As we are moving more and more of our infrastructure into EC2, some problems become more and more apparent, especially the ability (or in our case - inability) of applications to work in clusters. There are some things that need to be considered, before creating a cluster of you application, which are not in the scope of this post.

Long story short, we needed to make some short cuts and instead of using Amazon S3 as it should - via its HTTP API, we went the s3fs way... it is a neat helper tool but can have nasty effects like memory leaks (saw it grab 50% of the machines RAM) and wild CPU usage... as it had in our case.

I was during a jMeter performance test of our two moved clusters, one is a PHP frontend app cluster and the other is a Perl service application cluster. Both of them started of as small instance clusters however the tests revealed that our Perl apps have a rather annoying problem with going really well and then just dying when overwhelmed. So we thought to go with medium instance sizes for the Perl cluster...

The medium instances hover did not start properly, they couldn't be ssh'd and the "get system log" option revealed that the setup didn't finish. The problematic thing about this was, that even though the small instances started without issue, the medium or large (we didn't try higher ones as it didn't seam there is a point) won't start. In the AWS console the instances passed all checks (which seam like a bit of shitty tests IMHO) but still there was zero movement.

After a few hours of trying different options to connect to the instances, we actually paid for Amazon's business level support - which is amazing. It costs you about 10% of your monthly fee or $100 whichever is higher, but assuming we would spend a week on figuring this out... well worth it. After about 30 minutes with one of their support staff, we finally found the problem.

We had a s3fs share mounted straight to /mnt and with no __netdev options (which basically means, that it need the network connection in otder to be mounted). After changing the mount point to some other folder and adding the fstab option, everything went back to normal and the instances

What we assumed is that the small instance was slow enough to start s3fs after it had started networking, therefore finishing the boot sequence correctly.

Hope this helps anyone stuck with the same problem. If an instance is not booting properly - look at fstab and use s3fs as a temporary option.

Cheers,
P

************

→ **CHALLENGE A**
In the blog post, where was the s3fs share mounted when the instances failed to boot?

************

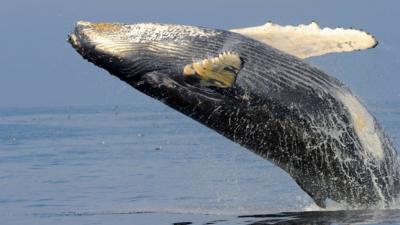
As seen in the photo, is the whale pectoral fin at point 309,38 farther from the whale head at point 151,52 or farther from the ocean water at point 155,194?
the ocean water at point 155,194

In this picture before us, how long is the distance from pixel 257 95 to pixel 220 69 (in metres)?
1.01

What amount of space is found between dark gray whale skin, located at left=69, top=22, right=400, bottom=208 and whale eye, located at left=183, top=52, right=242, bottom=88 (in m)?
0.39

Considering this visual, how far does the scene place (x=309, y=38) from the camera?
45.4 feet

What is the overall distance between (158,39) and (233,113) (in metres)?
1.43

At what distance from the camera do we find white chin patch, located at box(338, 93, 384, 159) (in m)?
13.3

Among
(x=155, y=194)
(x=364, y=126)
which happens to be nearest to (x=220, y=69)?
(x=364, y=126)

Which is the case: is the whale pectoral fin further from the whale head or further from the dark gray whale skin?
the whale head

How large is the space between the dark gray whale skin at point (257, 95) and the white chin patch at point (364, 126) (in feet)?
0.10

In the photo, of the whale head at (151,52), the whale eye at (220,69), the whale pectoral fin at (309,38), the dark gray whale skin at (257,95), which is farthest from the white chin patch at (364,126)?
the whale eye at (220,69)

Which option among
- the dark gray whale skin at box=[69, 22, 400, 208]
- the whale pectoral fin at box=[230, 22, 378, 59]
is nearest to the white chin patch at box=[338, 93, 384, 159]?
the dark gray whale skin at box=[69, 22, 400, 208]

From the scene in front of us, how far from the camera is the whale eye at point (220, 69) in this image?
12047 millimetres

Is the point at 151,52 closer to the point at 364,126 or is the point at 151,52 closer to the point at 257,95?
the point at 257,95

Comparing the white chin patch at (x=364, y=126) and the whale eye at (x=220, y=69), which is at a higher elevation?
the whale eye at (x=220, y=69)

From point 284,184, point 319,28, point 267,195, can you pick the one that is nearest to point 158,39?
point 319,28
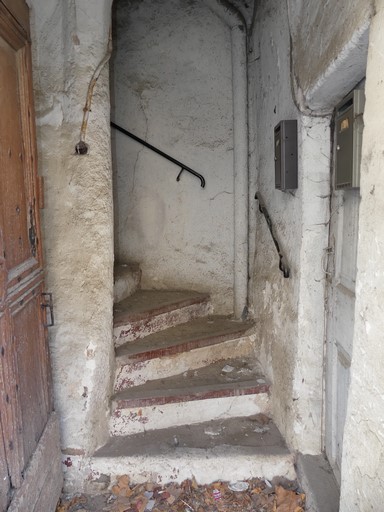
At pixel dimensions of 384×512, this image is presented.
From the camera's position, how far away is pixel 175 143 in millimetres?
3641

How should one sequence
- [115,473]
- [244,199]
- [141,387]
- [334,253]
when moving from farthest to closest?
1. [244,199]
2. [141,387]
3. [115,473]
4. [334,253]

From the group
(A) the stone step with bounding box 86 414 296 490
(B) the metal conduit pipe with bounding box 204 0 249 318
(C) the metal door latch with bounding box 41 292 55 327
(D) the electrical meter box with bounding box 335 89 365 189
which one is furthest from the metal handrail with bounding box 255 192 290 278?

************

→ **CHALLENGE B**
Rewrite the records from the line containing "From the group" through the last line of the records, replacing every "bounding box" with "box coordinates" and leaving everything else unchanged.

→ **WRITTEN SOLUTION A**
Straight to /mnt.

→ **WRITTEN SOLUTION B**
From the group
(A) the stone step with box coordinates 86 414 296 490
(B) the metal conduit pipe with box coordinates 204 0 249 318
(C) the metal door latch with box coordinates 41 292 55 327
(D) the electrical meter box with box coordinates 335 89 365 189
which one is furthest from the metal handrail with box coordinates 255 192 290 278?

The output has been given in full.